Gyamzo Central Primary School in Toro local government area of Bauchi state has been a fixture in the community since it was built in 1947. Until recently, usage had declined.
Today, this 69-year old school is vibrant again. In one class, children are singing “Old McDonald has a farm” and in another, they are repeating “Nana na nan” in Hausa several times.
Instructors are also teaching children to read in a new way. The educators have been trained by the Northern Education Initiative Plus on new methods to teach pupils to start reading in Hausa from Primary one and transit to English by Primary three.
They use their teacher guides to plan for their lessons while the children use their Mu Karanta! Let’s Read! pupil textbooks.
Twelve-year old Zerrubabel Danlami and nine-year old Hauwa Ibrahim are both in Primary three. They are excited about their new books. Their teacher also engages them more during lessons.
“She teaches us new songs, she asks us to repeat words after her and asks us questions while the lessons are going on,” Danlami says.
He opens his textbook, placing his finger under each word, starts to read, “Amina has a farm, Amina has a cow.”
Hauwa says she now likes coming to school to read. Even though there are many children in her father’s compound, her mother also encourages her to read at home.

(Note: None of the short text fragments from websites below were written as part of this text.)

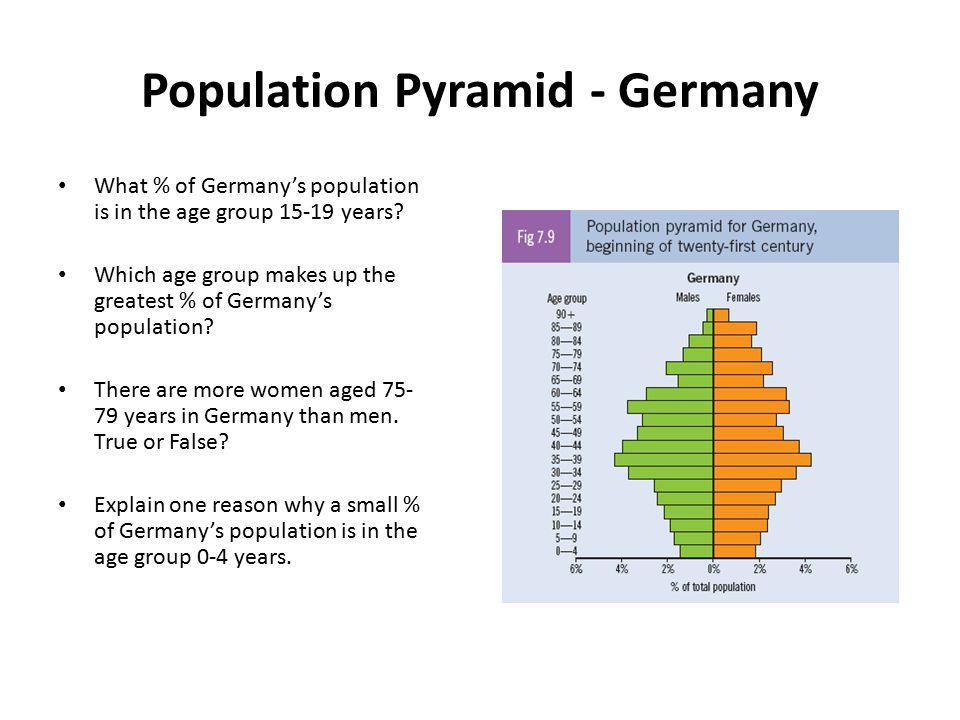 Population Pyramid - Germany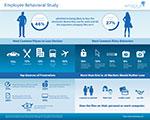 airbackup infographic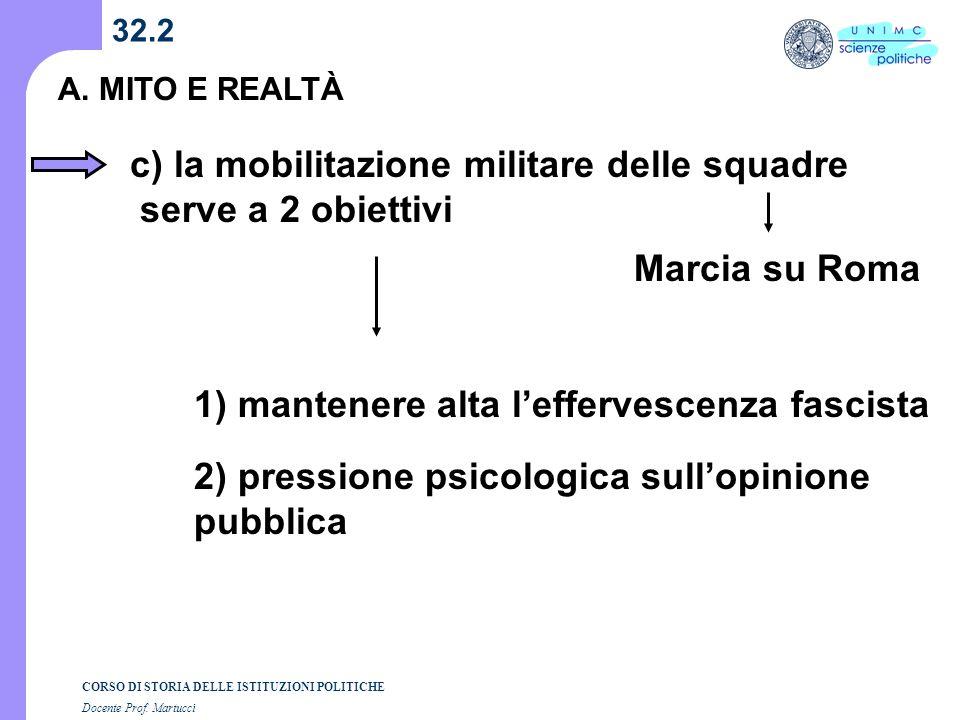 CORSO DI STORIA DELLE ISTITUZIONI POLITICHE Docente Prof. Martucci 32.2 A. MITO E REALTÀ c) la mobilitazione militare delle squadre serve a 2 obiettiv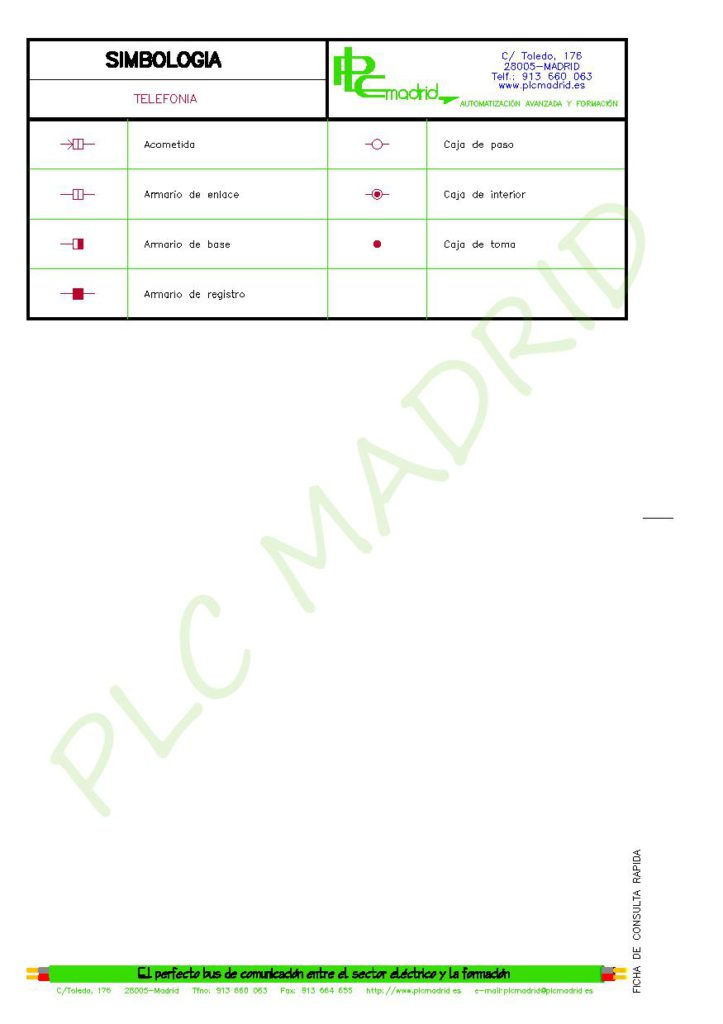 https://www.plcmadrid.es/wp-content/uploads/SIMBOLOGIA-PARA-ELECTRICISTAS-vA5-page-066-723x1024.jpg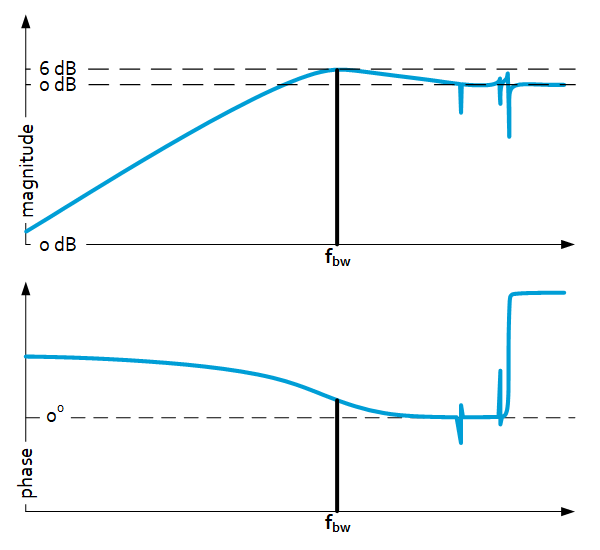 Motion control - Sensitivity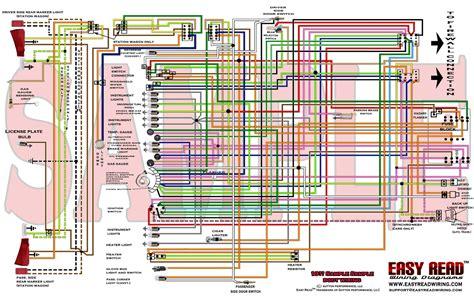 68 chevelle wiring schematic 1968 chevelle wiring schematic  pdf   epub   1968 chevelle wiring schematic  pdf   epub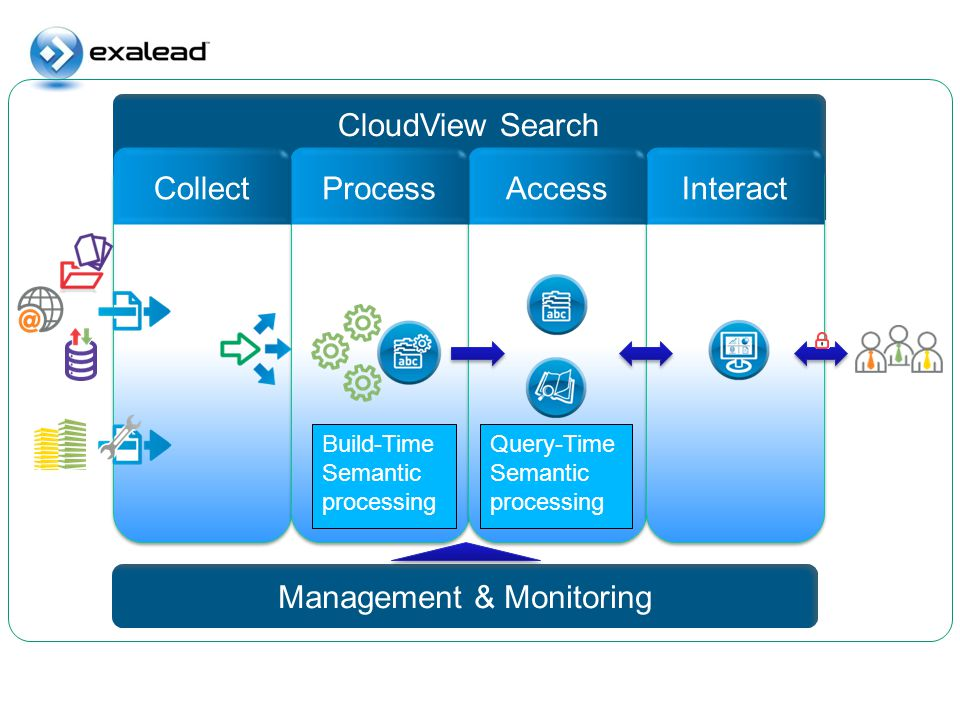Interact CloudView Search Management & Monitoring AccessProcessCollect Build-Time Semantic processing Query-Time Semantic processing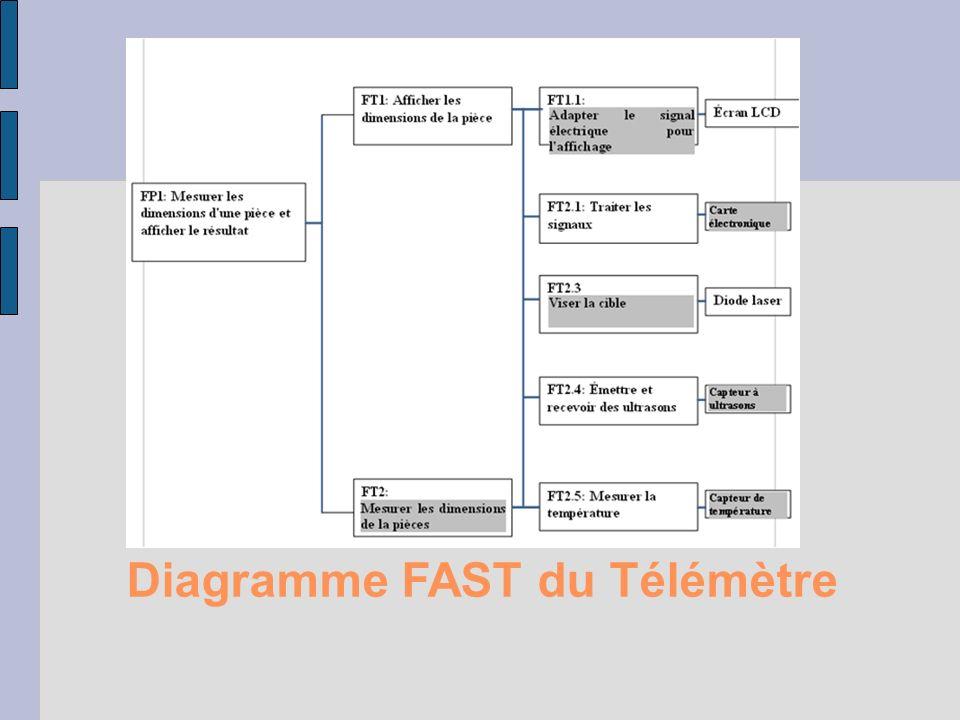 Diagramme FAST du Télémètre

Hauwa wants to complete her basic education before she gets married. She understands that to get that chance she needs to prove herself to her parents.
“I love these books because there are many stories in it. My teacher composed songs with the words and it makes it easy to remember,” she says.
She is the 17th of 19 children and all of them of school-age are being educated.
“My father likes that I have new books and tells me to be careful with them all the time.”
It is the same for nine-year old Christopher Luri who is in Primary two. His father who is a retired teacher helps him with his homework.
When he is asked what his favorite lesson is in his Let’s Read! English book for primary two, he points at the picture story with the tortoise and the hare.
“I love to use the pictures to imagine my own story,” he says.